Module 6: RÉINTÉGRATION DURABLE DES ENFANTS MIGRANTS ET DE LEUR FAMILLE SELON UNE APPROCHE FONDÉE SUR LES DROITS DES ENFANTS

Introduction

Principaux messages

  • Le processus complexe et pluridimensionnel de la réintégration exige d’adopter une perspective globale pour répondre aux besoins des enfants de retour et de leur famille.
  • L’approche intégrée de la réintégration est axée sur les dimensions économique, sociale et psychosociale pour répondre aux besoins des migrants de retour, des familles et des communautés dans lesquelles ils reviennent, et sur les facteurs structurels qui les régissent.
  • Une approche de la réintégration fondée sur les droits de l’enfant commence par une décision de retour prise conformément à l’intérêt supérieur de l’enfant. Les enfants qui effectuent un retour en tant que membre d’une cellule familiale doivent être traités comme des titulaires de droits à part entière auxquels s’applique à tout moment le principe de « l’intérêt supérieur ». Bien que les retours forcés ne soient jamais considérés comme étant conformes à l’intérêt supérieur de l’enfant, ils exigent néanmoins des autorités chargées de la protection de l’enfance et de la sécurité sociale qu’elles identifient et fournissent une aide à la réintégration aux enfants de retour et à leur famille dans leur communauté d’origine.
  • La réintégration durable est renforcée par une planification précédant le départ lorsque cela est possible, et par une facilitation de la coopération transfrontalière entre les autorités chargées de la protection de l’enfance, de la sécurité sociale, de l’immigration et autres.

APERÇU

En 2019, le nombre de migrants internationaux a atteint 272 millions, dont 33 millions d’enfants51. Les enfants migrants sont considérés comme vulnérables, qu’ils soient accompagnés de parents ou de personnes qui en ont la charge, non accompagnés, c’est-à-dire non pris en charge par des adultes légalement responsables d’eux, ou séparés de personnes qui en ont la charge à titre principal, sans l’être nécessairement des autres adultes52. Cette vulnérabilité peut être situationnelle, lorsqu’elle découle de la dépendance des enfants à l’égard des routes migratoires irrégulières, du transport des passeurs ou de l’exposition aux trafiquants, ou inhérente, lorsqu’elle découle du statut d’enfant53. La vulnérabilité des enfants migrants, y compris les risques de violence, d’exploitation et de mauvais traitements, est accentuée quand les enfants sont non accompagnés ou séparés54.

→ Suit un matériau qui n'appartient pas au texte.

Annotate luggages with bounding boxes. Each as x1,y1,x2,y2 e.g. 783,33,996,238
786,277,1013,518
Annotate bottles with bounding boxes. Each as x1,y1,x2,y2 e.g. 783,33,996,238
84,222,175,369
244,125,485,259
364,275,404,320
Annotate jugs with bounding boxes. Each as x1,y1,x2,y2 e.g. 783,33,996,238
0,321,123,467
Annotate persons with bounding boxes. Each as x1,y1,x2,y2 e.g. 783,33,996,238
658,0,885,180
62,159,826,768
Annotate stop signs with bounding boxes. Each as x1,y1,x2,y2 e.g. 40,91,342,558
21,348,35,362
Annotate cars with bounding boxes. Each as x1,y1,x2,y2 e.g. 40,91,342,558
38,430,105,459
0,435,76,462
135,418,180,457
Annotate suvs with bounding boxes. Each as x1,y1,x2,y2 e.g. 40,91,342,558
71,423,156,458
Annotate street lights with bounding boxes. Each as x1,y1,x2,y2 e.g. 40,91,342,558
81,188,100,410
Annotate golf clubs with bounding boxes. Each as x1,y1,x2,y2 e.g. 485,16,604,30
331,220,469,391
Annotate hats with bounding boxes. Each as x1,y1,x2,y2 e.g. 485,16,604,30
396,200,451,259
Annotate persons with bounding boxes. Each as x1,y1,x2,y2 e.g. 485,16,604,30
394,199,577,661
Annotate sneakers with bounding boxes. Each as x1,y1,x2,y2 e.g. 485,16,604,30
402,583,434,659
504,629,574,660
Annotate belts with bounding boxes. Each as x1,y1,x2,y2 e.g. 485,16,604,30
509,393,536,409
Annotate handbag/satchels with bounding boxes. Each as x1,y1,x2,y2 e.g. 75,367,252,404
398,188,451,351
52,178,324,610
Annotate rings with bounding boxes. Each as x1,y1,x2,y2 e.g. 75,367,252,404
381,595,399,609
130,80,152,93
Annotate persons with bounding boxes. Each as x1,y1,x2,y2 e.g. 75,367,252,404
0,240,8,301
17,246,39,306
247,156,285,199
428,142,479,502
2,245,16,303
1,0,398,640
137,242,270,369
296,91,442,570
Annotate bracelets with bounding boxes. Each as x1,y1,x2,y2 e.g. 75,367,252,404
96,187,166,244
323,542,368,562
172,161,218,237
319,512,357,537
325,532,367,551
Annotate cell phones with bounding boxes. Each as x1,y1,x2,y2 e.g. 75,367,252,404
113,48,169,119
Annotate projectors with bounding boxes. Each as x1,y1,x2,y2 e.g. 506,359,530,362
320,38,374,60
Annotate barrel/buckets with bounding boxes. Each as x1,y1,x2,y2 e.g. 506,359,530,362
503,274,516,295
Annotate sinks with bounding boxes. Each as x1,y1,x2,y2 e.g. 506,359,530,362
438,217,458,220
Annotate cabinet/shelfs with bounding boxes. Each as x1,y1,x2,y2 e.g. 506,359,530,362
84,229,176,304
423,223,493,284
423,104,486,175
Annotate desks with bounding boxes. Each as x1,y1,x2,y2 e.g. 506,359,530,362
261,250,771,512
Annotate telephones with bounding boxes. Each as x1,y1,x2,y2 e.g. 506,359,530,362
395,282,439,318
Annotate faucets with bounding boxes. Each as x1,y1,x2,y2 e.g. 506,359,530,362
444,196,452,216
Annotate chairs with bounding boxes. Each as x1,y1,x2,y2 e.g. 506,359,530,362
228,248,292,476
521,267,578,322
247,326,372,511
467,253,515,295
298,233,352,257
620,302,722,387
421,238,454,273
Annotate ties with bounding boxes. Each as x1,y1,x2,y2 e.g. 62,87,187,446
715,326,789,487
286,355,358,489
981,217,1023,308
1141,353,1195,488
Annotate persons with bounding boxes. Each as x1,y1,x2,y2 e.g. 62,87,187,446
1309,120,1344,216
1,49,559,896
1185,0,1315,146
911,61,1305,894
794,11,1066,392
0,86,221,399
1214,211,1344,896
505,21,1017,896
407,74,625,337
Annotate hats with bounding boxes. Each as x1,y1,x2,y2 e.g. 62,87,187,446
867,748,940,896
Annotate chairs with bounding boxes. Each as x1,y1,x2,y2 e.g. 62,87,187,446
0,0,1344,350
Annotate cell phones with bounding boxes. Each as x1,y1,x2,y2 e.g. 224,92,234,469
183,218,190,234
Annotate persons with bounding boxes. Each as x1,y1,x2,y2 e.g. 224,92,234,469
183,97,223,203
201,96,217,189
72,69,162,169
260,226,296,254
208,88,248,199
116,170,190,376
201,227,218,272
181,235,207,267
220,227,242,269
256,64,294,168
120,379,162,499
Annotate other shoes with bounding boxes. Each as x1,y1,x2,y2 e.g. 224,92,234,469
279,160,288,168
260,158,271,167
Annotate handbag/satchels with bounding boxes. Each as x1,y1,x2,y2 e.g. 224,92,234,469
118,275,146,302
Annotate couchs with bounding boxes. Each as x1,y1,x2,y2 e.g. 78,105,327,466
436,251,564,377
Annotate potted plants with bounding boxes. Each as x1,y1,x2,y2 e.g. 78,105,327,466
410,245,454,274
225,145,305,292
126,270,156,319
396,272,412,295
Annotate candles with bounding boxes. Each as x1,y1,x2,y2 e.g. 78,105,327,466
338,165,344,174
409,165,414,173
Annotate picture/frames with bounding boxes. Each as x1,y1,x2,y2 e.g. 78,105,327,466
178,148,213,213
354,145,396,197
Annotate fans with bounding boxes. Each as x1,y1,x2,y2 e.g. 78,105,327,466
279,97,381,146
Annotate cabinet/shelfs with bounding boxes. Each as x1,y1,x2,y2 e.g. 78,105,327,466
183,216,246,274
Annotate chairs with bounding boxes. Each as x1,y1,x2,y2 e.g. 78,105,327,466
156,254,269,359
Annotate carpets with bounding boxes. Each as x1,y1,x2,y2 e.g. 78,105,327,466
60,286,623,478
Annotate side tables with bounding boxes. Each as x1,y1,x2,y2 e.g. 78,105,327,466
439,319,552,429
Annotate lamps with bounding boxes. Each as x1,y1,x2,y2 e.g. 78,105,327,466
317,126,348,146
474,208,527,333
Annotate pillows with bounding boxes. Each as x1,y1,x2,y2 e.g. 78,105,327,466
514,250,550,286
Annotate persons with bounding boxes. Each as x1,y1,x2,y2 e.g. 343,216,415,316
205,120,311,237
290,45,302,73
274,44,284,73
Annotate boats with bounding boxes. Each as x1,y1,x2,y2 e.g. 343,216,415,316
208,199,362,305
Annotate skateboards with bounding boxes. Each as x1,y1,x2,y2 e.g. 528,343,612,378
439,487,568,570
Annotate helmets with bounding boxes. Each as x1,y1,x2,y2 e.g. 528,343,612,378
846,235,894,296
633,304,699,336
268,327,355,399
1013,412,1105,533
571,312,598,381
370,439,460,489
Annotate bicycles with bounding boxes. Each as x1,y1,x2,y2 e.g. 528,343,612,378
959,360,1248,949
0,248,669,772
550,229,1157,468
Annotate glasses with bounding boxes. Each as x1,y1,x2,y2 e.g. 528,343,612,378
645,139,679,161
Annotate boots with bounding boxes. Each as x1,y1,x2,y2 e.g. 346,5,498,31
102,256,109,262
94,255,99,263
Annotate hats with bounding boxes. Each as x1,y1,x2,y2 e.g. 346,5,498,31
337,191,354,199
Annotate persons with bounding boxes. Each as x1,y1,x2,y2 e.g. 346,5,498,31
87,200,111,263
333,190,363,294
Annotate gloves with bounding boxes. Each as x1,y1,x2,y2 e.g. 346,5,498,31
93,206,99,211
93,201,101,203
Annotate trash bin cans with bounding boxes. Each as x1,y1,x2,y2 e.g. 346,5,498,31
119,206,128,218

Les motifs qui conduisent à migrer sont souvent multiples et complexes et peuvent se chevaucher. Que les enfants migrent seuls ou accompagnent simplement leur famille, la décision est prise par des adultes. Parmi ces motifs, l’on citera la volonté de fuir un conflit ou des persécutions, la quête de sécurité et de protection, ou encore la réalisation d’aspirations personnelles. Souvent, les possibilités de séjour de longue durée dans un pays de transit et d’accueil sont limitées au droit de demander l’asile, à l’accès à des voies complémentaires telles que les visas humanitaires, au regroupement familial, aux titres de séjour temporaires et à d’autres dispositifs de régularisation. Les enfants qui ne sont pas en mesure de régulariser leur séjour ou qui perdent leur statut pendant leur séjour dans un pays d’accueil sont confrontés à un risque de retour. Le retour au pays d’origine peut être facilité ou être spontané. Il est provoqué par un changement de situation dans le pays d’origine ou d’accueil, le désir de retrouver des membres de la famille, un épuisement des options viables de régularisation du séjour dans le pays d’accueil ou de destination, un retour forcé ou une mesure d’éloignement. En fin de compte, les enfants non accompagnés ou voyageant avec leur famille retournent au pays car ils ne peuvent ou ne veulent pas rester dans le pays d’accueil.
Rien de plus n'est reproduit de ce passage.